=== Ejercicio propuesto A ===
Según el fragmento, ¿cuánto cuestan las hamburguesas en el restaurante Copacabana de Luanda?

=== Fragmento ===
....................
Hay dos edificios nuevos en Luanda. Uno es la sede de Chevron, en la Rúa Karlos Marx, y el otro es las oficinas de DeBeers, el monopolio internacional de diamantes. Angola es un país muy rico, sobre todo en diamantes y petróleo. En los escasos semáforos que todavía funcionan en el centro, se reúnen grupos de heridos de guerra sin piernas ni brazos, mutilados, para mendigar entre los coches como masas de cangrejos, mientras que los oficiales del ejército recorren la ciudad en BMW nuevos de color negro y con las ventanas oscurecidas. En Luanda, la buena vida existe para unas cuantas personas, pero cuesta dinero: en el restaurante playero propiedad de la hija del presidente, el Copacabana, las hamburguesas cuestan 20 dólares.

J

– JUSTICIA
Los republicanos irlandeses de Irlanda del Norte se encargan habitualmente de impartir justicia revolucionaria contra los pequeños delincuentes en sus barrios. Un «miembro del servicio en activo» del Ejército Irlandés de Liberación Nacional, una escisión radical del IRA, me explicó el sistema. Me dijo, por ejemplo, que la costumbre del «tiro en las rodillas» era una especie de servicio comunitario que proporcionaban los militantes que luchaban por la independencia irlandesa.
....................
=== Ejercicio propuesto B ===
Extrae de los registros cada línea en la que aparezca la cadena "bbox".

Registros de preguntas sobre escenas
....................
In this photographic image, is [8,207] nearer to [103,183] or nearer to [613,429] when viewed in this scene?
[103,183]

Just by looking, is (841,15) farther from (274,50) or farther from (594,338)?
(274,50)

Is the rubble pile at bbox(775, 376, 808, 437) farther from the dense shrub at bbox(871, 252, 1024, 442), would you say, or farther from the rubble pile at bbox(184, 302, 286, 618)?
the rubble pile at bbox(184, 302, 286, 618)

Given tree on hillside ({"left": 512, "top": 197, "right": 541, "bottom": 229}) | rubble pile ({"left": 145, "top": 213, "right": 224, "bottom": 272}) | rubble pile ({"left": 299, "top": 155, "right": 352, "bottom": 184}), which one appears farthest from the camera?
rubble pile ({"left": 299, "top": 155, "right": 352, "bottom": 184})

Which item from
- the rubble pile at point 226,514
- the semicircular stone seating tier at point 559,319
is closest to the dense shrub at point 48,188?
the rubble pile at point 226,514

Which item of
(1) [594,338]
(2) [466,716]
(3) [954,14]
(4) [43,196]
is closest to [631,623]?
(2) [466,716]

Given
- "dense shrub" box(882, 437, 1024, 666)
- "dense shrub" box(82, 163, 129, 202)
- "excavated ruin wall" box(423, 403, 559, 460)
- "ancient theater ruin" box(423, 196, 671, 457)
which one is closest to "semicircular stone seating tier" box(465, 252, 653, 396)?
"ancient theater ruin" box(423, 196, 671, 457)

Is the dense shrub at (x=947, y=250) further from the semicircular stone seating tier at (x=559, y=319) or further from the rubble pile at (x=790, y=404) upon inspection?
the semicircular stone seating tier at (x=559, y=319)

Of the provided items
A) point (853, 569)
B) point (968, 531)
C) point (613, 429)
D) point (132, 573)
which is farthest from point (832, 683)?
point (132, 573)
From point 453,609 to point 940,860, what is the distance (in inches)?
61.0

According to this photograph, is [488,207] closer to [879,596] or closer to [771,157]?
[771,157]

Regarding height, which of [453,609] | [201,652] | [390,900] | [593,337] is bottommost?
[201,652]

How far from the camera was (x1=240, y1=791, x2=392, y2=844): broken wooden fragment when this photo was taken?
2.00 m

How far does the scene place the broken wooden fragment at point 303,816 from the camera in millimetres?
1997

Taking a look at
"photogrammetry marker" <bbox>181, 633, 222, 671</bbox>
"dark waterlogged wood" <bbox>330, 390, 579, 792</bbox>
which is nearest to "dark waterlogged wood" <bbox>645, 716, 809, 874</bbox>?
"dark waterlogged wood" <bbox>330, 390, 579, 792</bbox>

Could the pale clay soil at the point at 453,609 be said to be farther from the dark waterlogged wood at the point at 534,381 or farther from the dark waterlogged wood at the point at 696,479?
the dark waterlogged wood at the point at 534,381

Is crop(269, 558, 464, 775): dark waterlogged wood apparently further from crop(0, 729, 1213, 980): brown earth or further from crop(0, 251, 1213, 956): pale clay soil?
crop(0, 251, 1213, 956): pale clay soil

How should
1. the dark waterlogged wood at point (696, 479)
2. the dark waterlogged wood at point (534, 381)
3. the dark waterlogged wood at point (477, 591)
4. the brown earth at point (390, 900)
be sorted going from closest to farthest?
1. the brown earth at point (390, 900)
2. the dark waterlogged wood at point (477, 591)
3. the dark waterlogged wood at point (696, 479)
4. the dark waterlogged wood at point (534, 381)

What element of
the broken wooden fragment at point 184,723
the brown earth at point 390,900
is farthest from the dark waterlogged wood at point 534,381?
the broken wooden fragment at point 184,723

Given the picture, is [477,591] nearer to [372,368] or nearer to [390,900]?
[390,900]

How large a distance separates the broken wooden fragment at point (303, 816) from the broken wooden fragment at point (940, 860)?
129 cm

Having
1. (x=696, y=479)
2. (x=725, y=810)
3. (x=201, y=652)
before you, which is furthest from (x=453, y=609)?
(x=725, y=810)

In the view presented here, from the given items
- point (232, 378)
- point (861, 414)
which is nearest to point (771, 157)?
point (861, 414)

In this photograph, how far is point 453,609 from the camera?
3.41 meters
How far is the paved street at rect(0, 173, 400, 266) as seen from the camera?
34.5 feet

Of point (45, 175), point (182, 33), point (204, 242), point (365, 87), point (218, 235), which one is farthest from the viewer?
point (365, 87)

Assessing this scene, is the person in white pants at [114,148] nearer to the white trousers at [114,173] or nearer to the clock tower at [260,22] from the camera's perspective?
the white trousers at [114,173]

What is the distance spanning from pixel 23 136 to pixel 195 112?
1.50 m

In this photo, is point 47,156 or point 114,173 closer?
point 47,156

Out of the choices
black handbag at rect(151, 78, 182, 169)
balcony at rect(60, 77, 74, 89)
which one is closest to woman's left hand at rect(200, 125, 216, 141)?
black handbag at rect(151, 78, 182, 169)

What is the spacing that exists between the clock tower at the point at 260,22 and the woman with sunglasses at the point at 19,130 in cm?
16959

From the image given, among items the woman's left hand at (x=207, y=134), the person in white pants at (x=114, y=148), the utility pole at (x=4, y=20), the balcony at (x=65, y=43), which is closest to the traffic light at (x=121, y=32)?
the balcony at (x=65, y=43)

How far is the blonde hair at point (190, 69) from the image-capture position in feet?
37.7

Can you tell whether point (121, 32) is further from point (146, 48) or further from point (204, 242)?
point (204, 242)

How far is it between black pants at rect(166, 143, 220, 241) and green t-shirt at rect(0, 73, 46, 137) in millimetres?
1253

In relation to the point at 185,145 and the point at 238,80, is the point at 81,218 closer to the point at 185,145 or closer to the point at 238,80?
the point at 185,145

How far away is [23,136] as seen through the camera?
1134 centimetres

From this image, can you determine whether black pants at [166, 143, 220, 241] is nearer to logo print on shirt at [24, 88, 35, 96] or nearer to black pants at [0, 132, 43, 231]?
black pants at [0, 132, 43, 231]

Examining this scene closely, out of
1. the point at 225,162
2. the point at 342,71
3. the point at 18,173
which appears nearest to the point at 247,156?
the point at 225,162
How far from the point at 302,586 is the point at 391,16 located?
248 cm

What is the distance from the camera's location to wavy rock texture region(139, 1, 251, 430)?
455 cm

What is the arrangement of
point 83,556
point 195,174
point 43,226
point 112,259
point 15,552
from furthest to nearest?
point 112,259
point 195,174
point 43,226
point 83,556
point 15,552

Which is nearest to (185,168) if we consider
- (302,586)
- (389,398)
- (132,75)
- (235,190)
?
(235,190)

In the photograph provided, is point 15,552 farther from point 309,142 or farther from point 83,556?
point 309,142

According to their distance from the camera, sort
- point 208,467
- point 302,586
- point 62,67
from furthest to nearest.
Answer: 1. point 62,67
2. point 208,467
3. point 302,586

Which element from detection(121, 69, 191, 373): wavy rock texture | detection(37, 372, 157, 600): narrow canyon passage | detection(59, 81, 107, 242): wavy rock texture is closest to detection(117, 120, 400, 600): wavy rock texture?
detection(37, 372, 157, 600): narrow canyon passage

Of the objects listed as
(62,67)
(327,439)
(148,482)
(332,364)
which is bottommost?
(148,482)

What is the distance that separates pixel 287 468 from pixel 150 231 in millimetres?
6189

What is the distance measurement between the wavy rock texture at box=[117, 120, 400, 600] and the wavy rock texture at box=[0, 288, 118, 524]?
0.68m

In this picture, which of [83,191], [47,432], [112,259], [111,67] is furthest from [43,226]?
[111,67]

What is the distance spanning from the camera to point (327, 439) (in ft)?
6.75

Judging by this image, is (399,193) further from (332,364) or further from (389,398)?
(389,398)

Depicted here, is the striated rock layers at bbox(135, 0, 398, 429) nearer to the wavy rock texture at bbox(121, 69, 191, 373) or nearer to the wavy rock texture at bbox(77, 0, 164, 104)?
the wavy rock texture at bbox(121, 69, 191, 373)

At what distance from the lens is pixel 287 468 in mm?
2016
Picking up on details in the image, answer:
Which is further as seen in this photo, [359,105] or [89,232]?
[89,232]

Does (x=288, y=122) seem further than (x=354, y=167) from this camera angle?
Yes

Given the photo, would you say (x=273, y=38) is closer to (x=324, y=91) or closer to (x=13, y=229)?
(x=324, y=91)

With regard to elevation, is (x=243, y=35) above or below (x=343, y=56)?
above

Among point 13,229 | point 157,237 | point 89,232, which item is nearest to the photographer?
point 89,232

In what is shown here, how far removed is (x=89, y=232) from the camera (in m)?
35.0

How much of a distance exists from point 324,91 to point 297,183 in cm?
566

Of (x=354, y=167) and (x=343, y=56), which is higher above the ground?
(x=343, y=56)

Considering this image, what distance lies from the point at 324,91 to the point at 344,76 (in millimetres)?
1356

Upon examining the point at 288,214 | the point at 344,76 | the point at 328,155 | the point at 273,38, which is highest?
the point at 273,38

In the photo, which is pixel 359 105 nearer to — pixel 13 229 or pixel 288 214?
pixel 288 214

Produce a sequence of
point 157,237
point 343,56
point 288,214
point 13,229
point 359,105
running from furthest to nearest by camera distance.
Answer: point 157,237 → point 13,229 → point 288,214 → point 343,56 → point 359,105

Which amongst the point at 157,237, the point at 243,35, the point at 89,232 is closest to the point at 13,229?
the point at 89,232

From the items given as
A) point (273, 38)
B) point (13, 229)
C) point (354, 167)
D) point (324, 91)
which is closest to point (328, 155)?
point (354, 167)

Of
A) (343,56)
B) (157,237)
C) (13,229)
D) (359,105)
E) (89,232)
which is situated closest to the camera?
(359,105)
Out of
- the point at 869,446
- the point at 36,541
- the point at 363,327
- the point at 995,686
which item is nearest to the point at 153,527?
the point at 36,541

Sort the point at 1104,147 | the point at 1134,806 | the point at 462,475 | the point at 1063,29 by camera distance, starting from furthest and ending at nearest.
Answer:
....................
=== Respuesta A ===
Cuestan 20 dólares.

=== Respuesta B ===
Is the rubble pile at bbox(775, 376, 808, 437) farther from the dense shrub at bbox(871, 252, 1024, 442), would you say, or farther from the rubble pile at bbox(184, 302, 286, 618)?
the rubble pile at bbox(184, 302, 286, 618)
"photogrammetry marker" <bbox>181, 633, 222, 671</bbox>
"dark waterlogged wood" <bbox>330, 390, 579, 792</bbox>
which is nearest to "dark waterlogged wood" <bbox>645, 716, 809, 874</bbox>?
"dark waterlogged wood" <bbox>330, 390, 579, 792</bbox>
Depicted here, is the striated rock layers at bbox(135, 0, 398, 429) nearer to the wavy rock texture at bbox(121, 69, 191, 373) or nearer to the wavy rock texture at bbox(77, 0, 164, 104)?
the wavy rock texture at bbox(121, 69, 191, 373)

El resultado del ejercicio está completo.